Exercise brief.
One exact copy of the listing is needed. It should contain no pictures.
===
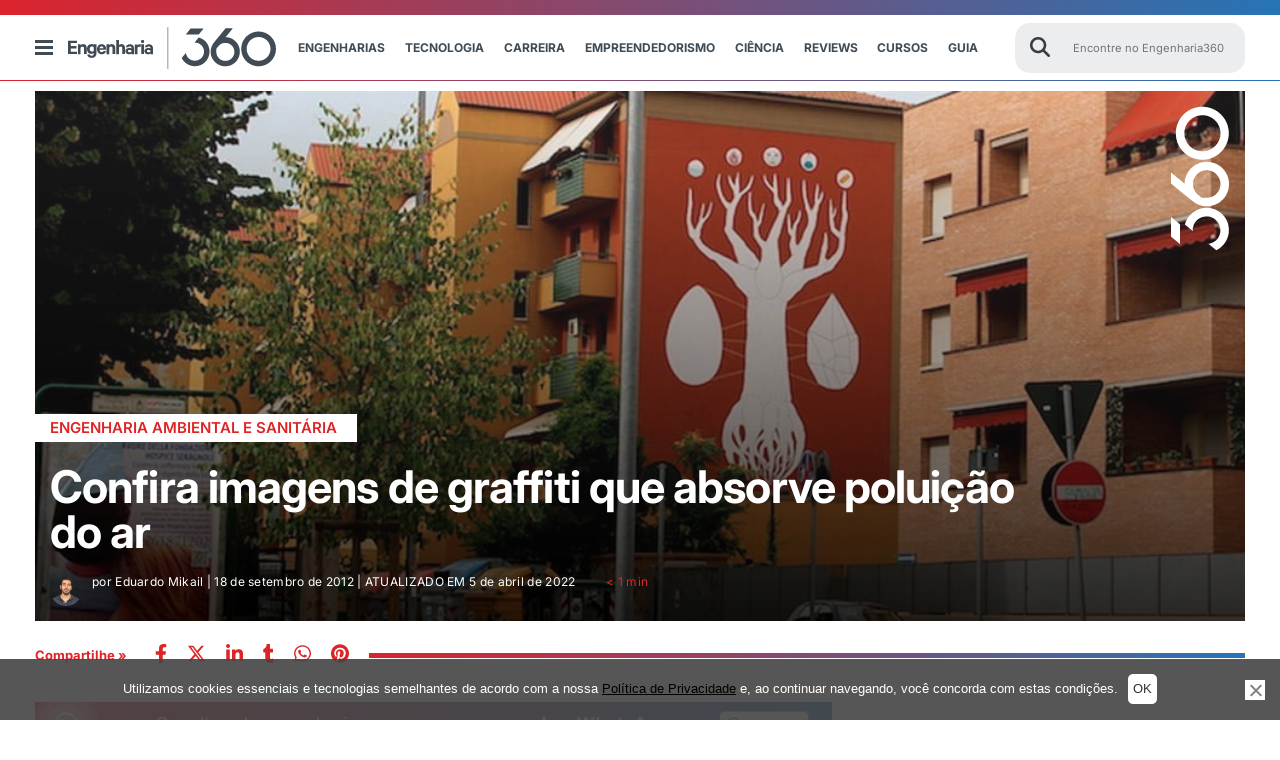

--- FILE ---
content_type: text/html; charset=utf-8
request_url: https://www.google.com/recaptcha/api2/aframe
body_size: 151
content:
<!DOCTYPE HTML><html><head><meta http-equiv="content-type" content="text/html; charset=UTF-8"></head><body><script nonce="ZUjEHg_91zLUFMOVlz0wZQ">/** Anti-fraud and anti-abuse applications only. See google.com/recaptcha */ try{var clients={'sodar':'https://pagead2.googlesyndication.com/pagead/sodar?'};window.addEventListener("message",function(a){try{if(a.source===window.parent){var b=JSON.parse(a.data);var c=clients[b['id']];if(c){var d=document.createElement('img');d.src=c+b['params']+'&rc='+(localStorage.getItem("rc::a")?sessionStorage.getItem("rc::b"):"");window.document.body.appendChild(d);sessionStorage.setItem("rc::e",parseInt(sessionStorage.getItem("rc::e")||0)+1);localStorage.setItem("rc::h",'1768817027628');}}}catch(b){}});window.parent.postMessage("_grecaptcha_ready", "*");}catch(b){}</script></body></html>

--- FILE ---
content_type: application/javascript; charset=utf-8
request_url: https://fundingchoicesmessages.google.com/f/AGSKWxXk5xsPOsFZY5KcmAhUhIodfoKarLG0kepdwvEFlKRZdk__LhJZyD-xP4EOKPoDZvZb4cN883VvrHq7YiDgng_4rVs87yHPoEsFzEOlIowVZO9Y4e7Up0WVWSInc3gbhqOTwOo=?fccs=W251bGwsbnVsbCxudWxsLG51bGwsbnVsbCxudWxsLFsxNzY4ODE3MDI1LDUzMzAwMDAwMF0sbnVsbCxudWxsLG51bGwsW251bGwsWzddXSwiaHR0cHM6Ly9lbmdlbmhhcmlhMzYwLmNvbS9ncmFmZml0aS1xdWUtYWJzb3J2ZS1wb2x1aWNhby1kby1hci8iLG51bGwsW1s4LCJNOWxrelVhWkRzZyJdLFs5LCJlbi1VUyJdLFsxOSwiMiJdLFsxNywiWzBdIl0sWzI0LCIiXSxbMjksImZhbHNlIl1dXQ
body_size: -220
content:
if (typeof __googlefc.fcKernelManager.run === 'function') {"use strict";this.default_ContributorServingResponseClientJs=this.default_ContributorServingResponseClientJs||{};(function(_){var window=this;
try{
var OH=function(a){this.A=_.t(a)};_.u(OH,_.J);var PH=_.Zc(OH);var QH=function(a,b,c){this.B=a;this.params=b;this.j=c;this.l=_.F(this.params,4);this.o=new _.bh(this.B.document,_.O(this.params,3),new _.Og(_.Ok(this.j)))};QH.prototype.run=function(){if(_.P(this.params,10)){var a=this.o;var b=_.ch(a);b=_.Jd(b,4);_.gh(a,b)}a=_.Pk(this.j)?_.Xd(_.Pk(this.j)):new _.Zd;_.$d(a,9);_.F(a,4)!==1&&_.H(a,4,this.l===2||this.l===3?1:2);_.Dg(this.params,5)&&(b=_.O(this.params,5),_.fg(a,6,b));return a};var RH=function(){};RH.prototype.run=function(a,b){var c,d;return _.v(function(e){c=PH(b);d=(new QH(a,c,_.A(c,_.Nk,2))).run();return e.return({ia:_.L(d)})})};_.Rk(8,new RH);
}catch(e){_._DumpException(e)}
}).call(this,this.default_ContributorServingResponseClientJs);
// Google Inc.

//# sourceURL=/_/mss/boq-content-ads-contributor/_/js/k=boq-content-ads-contributor.ContributorServingResponseClientJs.en_US.M9lkzUaZDsg.es5.O/d=1/exm=kernel_loader,loader_js_executable/ed=1/rs=AJlcJMzanTQvnnVdXXtZinnKRQ21NfsPog/m=web_iab_tcf_v2_signal_executable
__googlefc.fcKernelManager.run('\x5b\x5b\x5b8,\x22\x5bnull,\x5b\x5bnull,null,null,\\\x22https:\/\/fundingchoicesmessages.google.com\/f\/AGSKWxXrEIK303ayDJ5dPoz7bBoZvNjCHqo9NQd_25ibMtCx22XZc15t_xz6uQ7hm848WKzrCMa2HioWmk7N1L9nUpUuJ8SqyQXAeEYwjjSaAMLZLn0dTBab-0elMAs58V8zXs2EsPc\\\\u003d\\\x22\x5d,null,null,\x5bnull,null,null,\\\x22https:\/\/fundingchoicesmessages.google.com\/el\/AGSKWxU0EGYB1iOPOEvNLI-f0zDrhxc1KPBOYQjzHzvOABNi5-hXXpb0ZBtSGo2CyPZHk2Go1Vh4LYn9gmLpBi_-3696Tv5_WLhbV2PxXUNnIK8ZJYoYsSosKvi-WkSXd96quyfxuLE\\\\u003d\\\x22\x5d,null,\x5bnull,\x5b7\x5d\x5d\x5d,\\\x22engenharia360.com\\\x22,1,\\\x22en\\\x22,null,null,null,null,1\x5d\x22\x5d\x5d,\x5bnull,null,null,\x22https:\/\/fundingchoicesmessages.google.com\/f\/AGSKWxVuu-HFgrfIOpnJrgzufpflEZTLPOatITAVmd-hDYSaD6o8sAsfi1HyIqbEEXYdplAkNLGr9qVBGtcVVkYqyAtJppkUVcbaKujQKMbMI6oHzlvaVsHN-MLtbzICdLDChfrzxOo\\u003d\x22\x5d\x5d');}

--- FILE ---
content_type: application/javascript; charset=utf-8
request_url: https://fundingchoicesmessages.google.com/f/AGSKWxXPg6Ai5XWYTl6fCxKIXdEQK4YR4bfgnniDXyE2uS44obPXx10QEGsGSk6JvytbkWyedlsPpv0DS06bh9Fa_n25ufltUcvJCGGerhNo5P6E4EcPFgQ431pidCt8QaMtPepwgAiwc0RJX_qBIB521RdK5MmNDvrJStiKU8XJC5TE-oILXZQIDRWUMA==/_-ads3.jpg/ads?zone_id=/AdsShow./bannerframeopenads..480x60.
body_size: -1291
content:
window['c8421873-e1c4-4dba-af1c-47c35f1133c0'] = true;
===
Answer to this problem.
--- FILE ---
content_type: text/html; charset=utf-8
request_url: https://www.google.com/recaptcha/api2/aframe
body_size: 151
content:
<!DOCTYPE HTML><html><head><meta http-equiv="content-type" content="text/html; charset=UTF-8"></head><body><script nonce="ZUjEHg_91zLUFMOVlz0wZQ">/** Anti-fraud and anti-abuse applications only. See google.com/recaptcha */ try{var clients={'sodar':'https://pagead2.googlesyndication.com/pagead/sodar?'};window.addEventListener("message",function(a){try{if(a.source===window.parent){var b=JSON.parse(a.data);var c=clients[b['id']];if(c){var d=document.createElement('img');d.src=c+b['params']+'&rc='+(localStorage.getItem("rc::a")?sessionStorage.getItem("rc::b"):"");window.document.body.appendChild(d);sessionStorage.setItem("rc::e",parseInt(sessionStorage.getItem("rc::e")||0)+1);localStorage.setItem("rc::h",'1768817027628');}}}catch(b){}});window.parent.postMessage("_grecaptcha_ready", "*");}catch(b){}</script></body></html>

--- FILE ---
content_type: application/javascript; charset=utf-8
request_url: https://fundingchoicesmessages.google.com/f/AGSKWxXk5xsPOsFZY5KcmAhUhIodfoKarLG0kepdwvEFlKRZdk__LhJZyD-xP4EOKPoDZvZb4cN883VvrHq7YiDgng_4rVs87yHPoEsFzEOlIowVZO9Y4e7Up0WVWSInc3gbhqOTwOo=?fccs=W251bGwsbnVsbCxudWxsLG51bGwsbnVsbCxudWxsLFsxNzY4ODE3MDI1LDUzMzAwMDAwMF0sbnVsbCxudWxsLG51bGwsW251bGwsWzddXSwiaHR0cHM6Ly9lbmdlbmhhcmlhMzYwLmNvbS9ncmFmZml0aS1xdWUtYWJzb3J2ZS1wb2x1aWNhby1kby1hci8iLG51bGwsW1s4LCJNOWxrelVhWkRzZyJdLFs5LCJlbi1VUyJdLFsxOSwiMiJdLFsxNywiWzBdIl0sWzI0LCIiXSxbMjksImZhbHNlIl1dXQ
body_size: -220
content:
if (typeof __googlefc.fcKernelManager.run === 'function') {"use strict";this.default_ContributorServingResponseClientJs=this.default_ContributorServingResponseClientJs||{};(function(_){var window=this;
try{
var OH=function(a){this.A=_.t(a)};_.u(OH,_.J);var PH=_.Zc(OH);var QH=function(a,b,c){this.B=a;this.params=b;this.j=c;this.l=_.F(this.params,4);this.o=new _.bh(this.B.document,_.O(this.params,3),new _.Og(_.Ok(this.j)))};QH.prototype.run=function(){if(_.P(this.params,10)){var a=this.o;var b=_.ch(a);b=_.Jd(b,4);_.gh(a,b)}a=_.Pk(this.j)?_.Xd(_.Pk(this.j)):new _.Zd;_.$d(a,9);_.F(a,4)!==1&&_.H(a,4,this.l===2||this.l===3?1:2);_.Dg(this.params,5)&&(b=_.O(this.params,5),_.fg(a,6,b));return a};var RH=function(){};RH.prototype.run=function(a,b){var c,d;return _.v(function(e){c=PH(b);d=(new QH(a,c,_.A(c,_.Nk,2))).run();return e.return({ia:_.L(d)})})};_.Rk(8,new RH);
}catch(e){_._DumpException(e)}
}).call(this,this.default_ContributorServingResponseClientJs);
// Google Inc.

//# sourceURL=/_/mss/boq-content-ads-contributor/_/js/k=boq-content-ads-contributor.ContributorServingResponseClientJs.en_US.M9lkzUaZDsg.es5.O/d=1/exm=kernel_loader,loader_js_executable/ed=1/rs=AJlcJMzanTQvnnVdXXtZinnKRQ21NfsPog/m=web_iab_tcf_v2_signal_executable
__googlefc.fcKernelManager.run('\x5b\x5b\x5b8,\x22\x5bnull,\x5b\x5bnull,null,null,\\\x22https:\/\/fundingchoicesmessages.google.com\/f\/AGSKWxXrEIK303ayDJ5dPoz7bBoZvNjCHqo9NQd_25ibMtCx22XZc15t_xz6uQ7hm848WKzrCMa2HioWmk7N1L9nUpUuJ8SqyQXAeEYwjjSaAMLZLn0dTBab-0elMAs58V8zXs2EsPc\\\\u003d\\\x22\x5d,null,null,\x5bnull,null,null,\\\x22https:\/\/fundingchoicesmessages.google.com\/el\/AGSKWxU0EGYB1iOPOEvNLI-f0zDrhxc1KPBOYQjzHzvOABNi5-hXXpb0ZBtSGo2CyPZHk2Go1Vh4LYn9gmLpBi_-3696Tv5_WLhbV2PxXUNnIK8ZJYoYsSosKvi-WkSXd96quyfxuLE\\\\u003d\\\x22\x5d,null,\x5bnull,\x5b7\x5d\x5d\x5d,\\\x22engenharia360.com\\\x22,1,\\\x22en\\\x22,null,null,null,null,1\x5d\x22\x5d\x5d,\x5bnull,null,null,\x22https:\/\/fundingchoicesmessages.google.com\/f\/AGSKWxVuu-HFgrfIOpnJrgzufpflEZTLPOatITAVmd-hDYSaD6o8sAsfi1HyIqbEEXYdplAkNLGr9qVBGtcVVkYqyAtJppkUVcbaKujQKMbMI6oHzlvaVsHN-MLtbzICdLDChfrzxOo\\u003d\x22\x5d\x5d');}

--- FILE ---
content_type: application/javascript; charset=utf-8
request_url: https://fundingchoicesmessages.google.com/f/AGSKWxXPg6Ai5XWYTl6fCxKIXdEQK4YR4bfgnniDXyE2uS44obPXx10QEGsGSk6JvytbkWyedlsPpv0DS06bh9Fa_n25ufltUcvJCGGerhNo5P6E4EcPFgQ431pidCt8QaMtPepwgAiwc0RJX_qBIB521RdK5MmNDvrJStiKU8XJC5TE-oILXZQIDRWUMA==/_-ads3.jpg/ads?zone_id=/AdsShow./bannerframeopenads..480x60.
body_size: -1291
content:
window['c8421873-e1c4-4dba-af1c-47c35f1133c0'] = true;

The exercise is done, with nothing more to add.